2020 was the weirdest year ever. Not only did an unprecedented virus rage across the planet, but we saw an Oompa-Loompa lose the US election, the Pentagon declare that aliens are now among us and just… the Tiger King.
Yet just when you thought you were safe from the madness, along comes 2021 with even crazier behaviour – you ain’t seen nothing yet. Here are five things that are happening as we speak that definitely aren’t conspiracy theories.
A huge 5G cell tower is melting all the icecaps
Big tech is everywhere, man, even the North Pole. Think about it: they can’t build those gigantic 5G towers in a populated area because it’ll give the game away, so how about a place where nobody goes?
The problem is, all of that radiation blasting out has consequences. First, radioactive polar bears – as if the natural kind aren’t scary enough, imagine a super-sized glowing mutant bear chasing you. Next, simple science tells us that all that heat is going to melt the ice away at a rapid rate.
So, next time some scientific expert who’s spent most of their adult life studying the subject tells you that ‘climate change’ is causing sea levels to rise, just shake your head and say ‘nope…it’s 5G. I read some article on the internet’.
Maths isn’t real
All those hours sat through Maths class…for what? Since when does ‘y’ equal anything anyway? TikToker Gracie Ham went viral recently for asking if maths is even real, and it’s not like anyone has come up with an answer.
The question has opened up a debate between philosophers and mathematicians, with many of them saying several mathematical concepts depend on the society they were created in; that is, if humanity had taken a different course, would things like algebra even exist?

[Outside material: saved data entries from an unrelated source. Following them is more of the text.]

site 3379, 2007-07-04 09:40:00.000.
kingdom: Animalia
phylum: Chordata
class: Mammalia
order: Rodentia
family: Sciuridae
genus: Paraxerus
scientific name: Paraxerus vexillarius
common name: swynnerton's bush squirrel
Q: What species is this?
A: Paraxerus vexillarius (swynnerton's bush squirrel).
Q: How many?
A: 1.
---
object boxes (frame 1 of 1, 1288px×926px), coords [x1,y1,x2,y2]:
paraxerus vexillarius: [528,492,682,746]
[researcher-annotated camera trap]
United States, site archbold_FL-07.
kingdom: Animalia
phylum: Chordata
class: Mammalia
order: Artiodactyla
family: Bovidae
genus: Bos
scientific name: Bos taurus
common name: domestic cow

How about taking things a step further…who’s to say that three apples plus two apples is five apples? Are apples even real? If we believe John Lennon, then nothing is real, including maths.
People who can ‘see into the future’ are running the world
Ever wondered how the super-rich got their money? Forget hard work, luck or a big inheritance…most of them earned their fortunes with a mystic ability to see into the future.

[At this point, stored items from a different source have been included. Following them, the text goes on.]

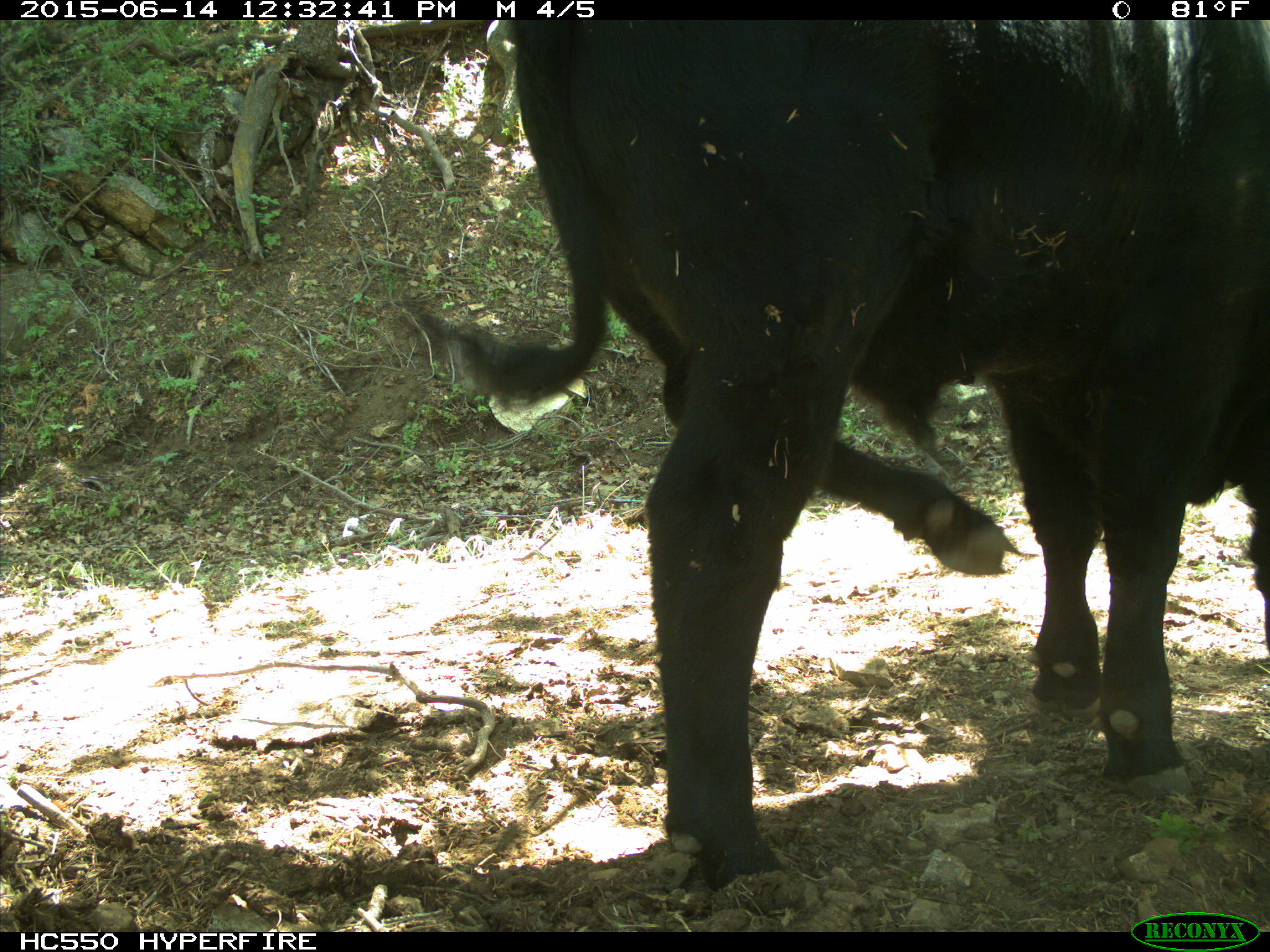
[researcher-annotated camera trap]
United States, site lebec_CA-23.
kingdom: Animalia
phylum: Chordata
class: Mammalia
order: Artiodactyla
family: Bovidae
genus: Bos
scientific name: Bos taurus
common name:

Bill Gates saw a future filled with computers in his crystal ball back in the 70s, Jeff Bezos had a premonition of the Covid pandemic causing mass online shopping when he was a teenager…the list goes on. Ever wondered how Elon Musk got the money to start up Tesla?
He simply wrote down the winning lottery numbers that had come to him in a dream.
Everyone knows that seeing into the future is the surest way to riches, which is why all fortune-tellers are billionaires.
This theory will gain credence in 2021 as more people become ‘Crypto millionaires’ than ever before. Think their success is down to logic and skill? Nope. They’re just clairvoyants.
Covid masks contain mini CCTV cameras
Technology is pretty sophisticated these days. Not only can we use the latest gadgets to play games on our watches, charge devices wirelessly and stream movies in seconds, but we can also fit really small things into really small spaces.
Consider the face mask. Once the domain of bank robbers and surgeons only, we’re now told we have to wear one to stop a deadly virus in its tracks? Sounds convenient – a little too convenient.
Maybe masks are a way to spy on us. Just slit open each mask’s fabric and slide the latest technology in there – not time-consuming or expensive at all. Next up will be recording equipment in boxer shorts, and hats with antennas built into them. Don’t say you haven’t been warned.
Joe Biden is the ‘fifth Beatle’
Let’s look at the facts here. Joe Biden was born in 1942: so was Paul McCartney. Joe Biden has Irish heritage: so does Paul McCartney (and John Lennon). Joe Biden was in the States in the 1960s: so were the Beatles as part of the famous British Invasion.
If all that isn’t enough, take a look at old Beatles photos. There’s normally a fifth guy hanging around, right? Well, that guy happens to be a young Joe, providing backing vocals and clapping his hands in time to classics such as Love Me Do and I Wanna Hold Your Hand.
Joe eventually got tired of screaming fans, touring the world and earning a ton of money for playing music, so he chose a career in politics instead. He’s never forgotten his Beatles roots though – just take a look at his recent inauguration ceremony: one of the songs? Beatles classic Here Comes The Sun, lovingly performed by Jon Bon Jovi.